Días después del desastre del Miño, con la prensa a la caza de respuestas, el capitán Marshall, responsable de la maquinaria del Minden, parecía concentrar todas las papeletas para convertirse de golpe en el principal objetivo de la rabia y de la frustración nacional. Durante semanas, en una especie de retiro teatralizado por las crónicas, que le atribuían una actitud excesivamente autosuficiente y chulesca, el navegante se dedicó a contestar a las preguntas de las autoridades españolas, convencido de que él no tenía nada que ver con la maniobra que tumbó al Miño sobre el mar.

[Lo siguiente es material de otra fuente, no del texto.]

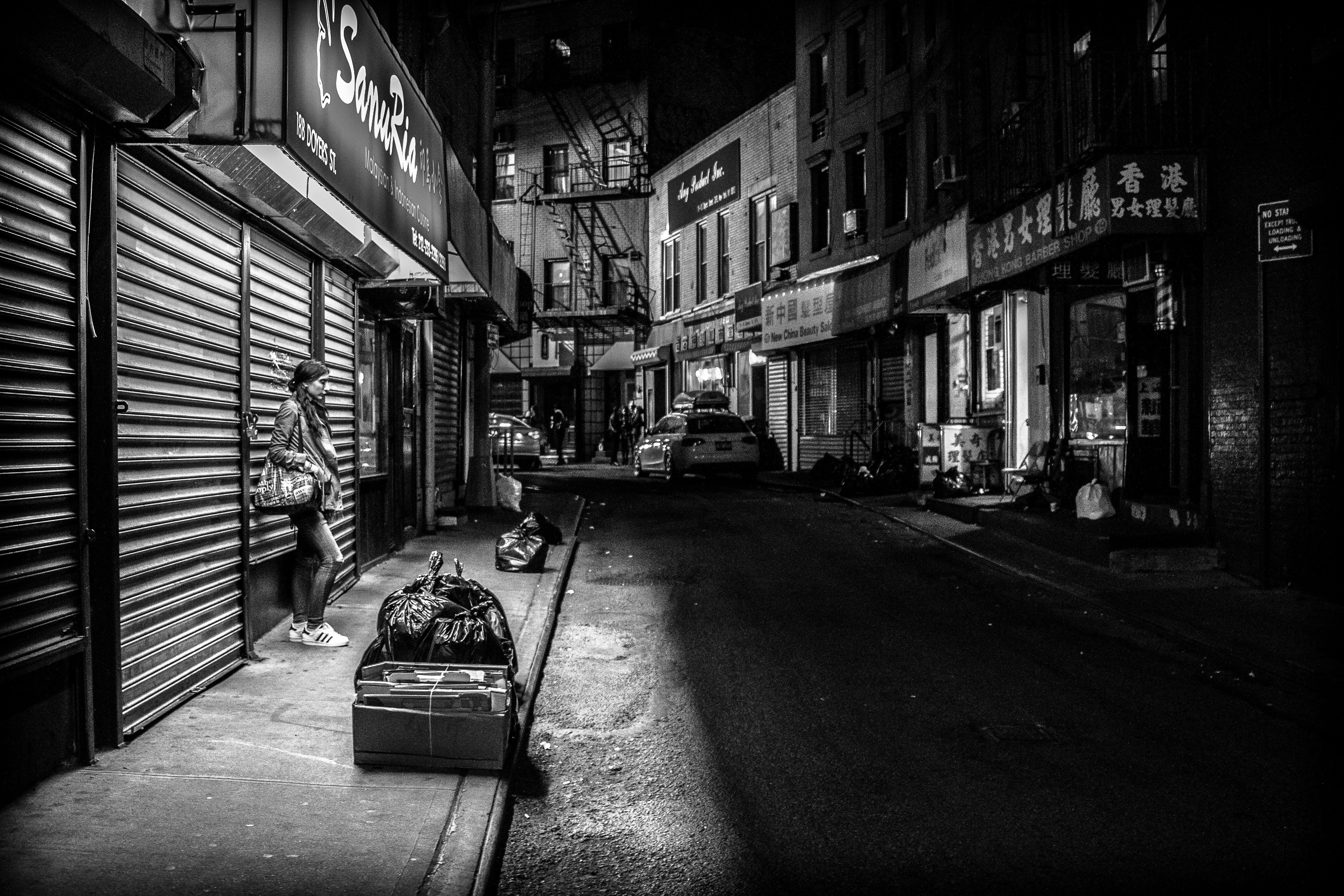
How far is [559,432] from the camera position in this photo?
38.5 metres

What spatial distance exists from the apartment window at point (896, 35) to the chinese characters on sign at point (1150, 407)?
12511mm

A pesar de las contradicciones de su testimonio, que hablaban de una neblina que los datos se negaban a corroborar, pronto se demostró que llevaba razón: el vapor no se había estrellado por su culpa, sino por la escasa visibilidad, y una posible dirección en falso del patrón de la embarcación más pequeña, que reaccionó de manera contraria a la que exigía el cruce entre dos máquinas y que, además, contaba con pocas horas de experiencia.

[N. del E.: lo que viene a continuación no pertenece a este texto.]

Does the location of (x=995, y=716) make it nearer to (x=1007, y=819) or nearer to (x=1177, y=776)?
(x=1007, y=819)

Javier Noriega, de la empresa arqueológica Nerea, explica que este tipo de accidentes eran habituales en la época, fruto, sobre todo, de las diferencias de potencia que empezaban a darse entre las nuevas máquinas y las que se valían de un mecanismo mixto de velas y carbón. De acuerdo con la mayoría de los investigadores, el Titanic malagueño se encuentra sepultado en la costa gaditana, a una escala superficial y protegida. Hasta hace muy poco los buzos conocían la embarcación con el nombre de San Andrés, debido a los lingotes de plomo de la fábrica anónima encontrados en su interior. En el cadáver de la nave, del que otros investigadores dudan que se corrrespondan con el Miño, especialmente por su cercania con la orilla, también fueron localizadas una partida de botellas de tónica que se exhiben desde hace años en el museo de Gibraltar.